Hundreds of police officers have faced dismissal from the Met Police over the past five years, new figures show.
Data from the Home Office shows 211 officers have been dismissed from the force since April 2017 – including 45 in the year to March.
The figures refer to officers who were made redundant, have been made to resign, or have had their contracts terminated – including any asked to leave the force due to misconduct.
Across England and Wales 192 officers were sacked in 2021-22, up from 179 the year before.
Though dismissals are not always due to misconduct, the conduct of police officers has come under greater scrutiny in the wake of the murder of Sarah Everard by serving Met officer Wayne Couzens, who will never be freed from prison after losing an appeal against his whole life sentence last week.

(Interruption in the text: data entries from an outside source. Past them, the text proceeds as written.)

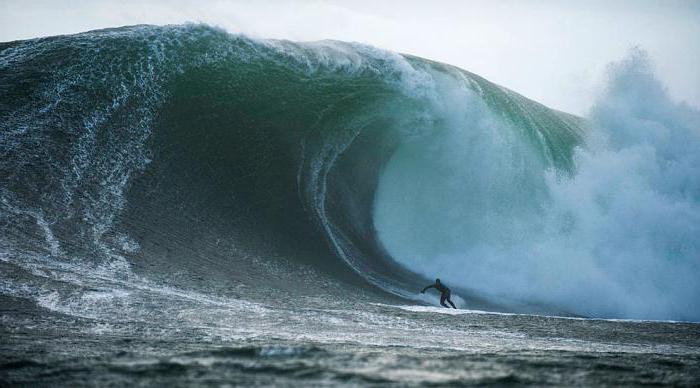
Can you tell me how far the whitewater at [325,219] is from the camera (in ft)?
11.3

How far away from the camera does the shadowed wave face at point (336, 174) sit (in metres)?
8.87

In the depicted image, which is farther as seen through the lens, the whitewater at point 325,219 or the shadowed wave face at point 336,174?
the shadowed wave face at point 336,174

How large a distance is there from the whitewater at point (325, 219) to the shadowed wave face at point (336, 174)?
0.16 feet

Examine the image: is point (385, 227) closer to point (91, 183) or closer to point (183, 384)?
point (91, 183)

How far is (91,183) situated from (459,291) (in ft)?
26.3

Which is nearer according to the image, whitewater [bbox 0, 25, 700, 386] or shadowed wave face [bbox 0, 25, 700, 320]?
whitewater [bbox 0, 25, 700, 386]

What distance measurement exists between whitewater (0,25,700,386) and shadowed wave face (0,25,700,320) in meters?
0.05

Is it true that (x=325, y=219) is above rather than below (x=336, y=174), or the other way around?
below

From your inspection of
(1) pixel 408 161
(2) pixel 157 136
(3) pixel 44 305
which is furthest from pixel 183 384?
(1) pixel 408 161

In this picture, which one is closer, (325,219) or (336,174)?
(325,219)

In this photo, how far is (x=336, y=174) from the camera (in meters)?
12.7

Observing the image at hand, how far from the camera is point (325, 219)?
11.5 metres

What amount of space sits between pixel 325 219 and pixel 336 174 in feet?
5.09

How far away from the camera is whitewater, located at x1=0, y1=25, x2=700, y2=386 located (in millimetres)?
3447
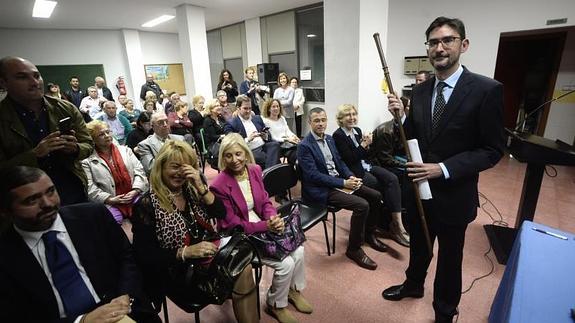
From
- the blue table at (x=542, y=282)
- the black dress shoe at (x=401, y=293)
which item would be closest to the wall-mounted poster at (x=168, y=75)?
the black dress shoe at (x=401, y=293)

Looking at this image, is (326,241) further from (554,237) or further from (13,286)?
(13,286)

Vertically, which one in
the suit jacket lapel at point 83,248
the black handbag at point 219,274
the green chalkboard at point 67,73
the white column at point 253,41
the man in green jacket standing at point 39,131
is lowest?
the black handbag at point 219,274

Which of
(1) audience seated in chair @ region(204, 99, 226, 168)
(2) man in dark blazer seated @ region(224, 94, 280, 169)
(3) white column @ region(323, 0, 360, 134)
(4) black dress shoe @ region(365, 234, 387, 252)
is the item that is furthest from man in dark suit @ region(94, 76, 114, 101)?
(4) black dress shoe @ region(365, 234, 387, 252)

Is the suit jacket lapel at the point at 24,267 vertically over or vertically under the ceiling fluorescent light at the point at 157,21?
under

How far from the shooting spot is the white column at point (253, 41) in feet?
25.0

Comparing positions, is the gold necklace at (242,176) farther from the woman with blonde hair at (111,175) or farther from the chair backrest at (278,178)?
the woman with blonde hair at (111,175)

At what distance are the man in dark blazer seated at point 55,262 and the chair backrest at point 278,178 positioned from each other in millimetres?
1249

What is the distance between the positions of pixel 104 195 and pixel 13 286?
129cm

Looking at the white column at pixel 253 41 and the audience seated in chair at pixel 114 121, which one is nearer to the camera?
the audience seated in chair at pixel 114 121

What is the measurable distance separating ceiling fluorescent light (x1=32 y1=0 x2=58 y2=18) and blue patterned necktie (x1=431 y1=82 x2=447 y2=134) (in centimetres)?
695

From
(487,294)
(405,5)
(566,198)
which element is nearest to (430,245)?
(487,294)

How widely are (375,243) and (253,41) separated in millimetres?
6758

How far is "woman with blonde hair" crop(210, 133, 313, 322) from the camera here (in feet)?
5.87

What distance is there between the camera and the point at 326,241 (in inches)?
103
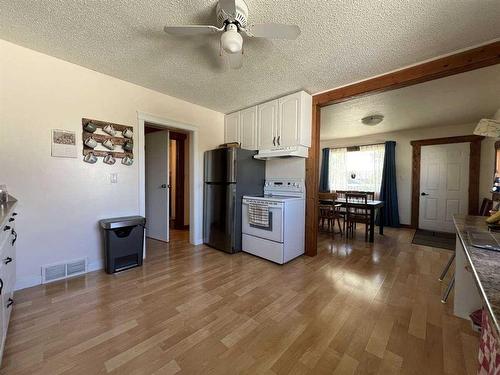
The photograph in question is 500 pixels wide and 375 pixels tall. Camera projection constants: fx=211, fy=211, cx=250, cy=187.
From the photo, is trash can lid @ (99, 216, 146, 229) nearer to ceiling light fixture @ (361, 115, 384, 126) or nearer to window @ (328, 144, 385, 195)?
ceiling light fixture @ (361, 115, 384, 126)

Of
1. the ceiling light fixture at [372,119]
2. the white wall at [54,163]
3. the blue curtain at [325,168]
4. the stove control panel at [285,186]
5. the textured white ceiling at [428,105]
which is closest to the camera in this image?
the white wall at [54,163]

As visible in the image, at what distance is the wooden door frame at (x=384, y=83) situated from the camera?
1.92m

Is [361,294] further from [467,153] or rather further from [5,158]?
[467,153]

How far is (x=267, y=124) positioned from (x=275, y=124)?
0.16 metres

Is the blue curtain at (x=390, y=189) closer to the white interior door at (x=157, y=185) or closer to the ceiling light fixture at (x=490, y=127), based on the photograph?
the ceiling light fixture at (x=490, y=127)

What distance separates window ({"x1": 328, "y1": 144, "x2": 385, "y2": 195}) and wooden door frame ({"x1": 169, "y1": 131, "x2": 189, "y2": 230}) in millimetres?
4197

Data from the College of Policing, a professional body, shows nationally 257 officers were placed on the 'barred list' in the year to March 2021 – the latest figures – including 50 in London.
This means they can no longer serve in the police, having been found to have committed gross misconduct while in the force.
The number of officers added to the list is higher than the number of dismissals, as many instead choose to resign or retire – 118 did so nationally in 2021.
The National Police Chiefs Council, a staff body for police leaders, said a "tiny minority" of police officers undermine public trust and confidence in policing.
A spokesperson said: “Where officers don’t meet the expected standards of behaviour they will be dealt with directly, and this could result in them losing their jobs or in the most serious cases, a criminal conviction.
"Everyone in policing needs to contribute to an inclusive, professional, and ethical culture.
“As a result of shining a light, more misconduct will be discovered, more officers will be sanctioned, leave the service or even be charged and convicted of crimes.”
Police forces are also grappling with increased resignations, the Home Office figures show.
The number of officers leaving the force has reached an all-time high across England and Wales, fuelled in part by a surge in voluntary resignations.
In the year to March 3,653 officers resigned, a significant increase on the 2,154 the year before, and including 765 in London.
But despite this, there has been a net increase in the number of police officers nationally, with new recruits being hired as part of the Government's pledge of 20,000 new officers by 2023.
Dr Sarah Charman, professor of criminology at the University of Portsmouth, said retention should be a "priority" for policing bodies.
"Resigning police officers talk of their love for their work and their colleagues – police forces need to consider how to better value that commitment."
A Home Office spokesperson said: “The public put their trust in the police and expect them to carry out their duties to the highest professional standards.
“Dedicated and decent police officers are the majority, but the minority who fall short of the standards expected of them must be dealt with robustly and fairly.”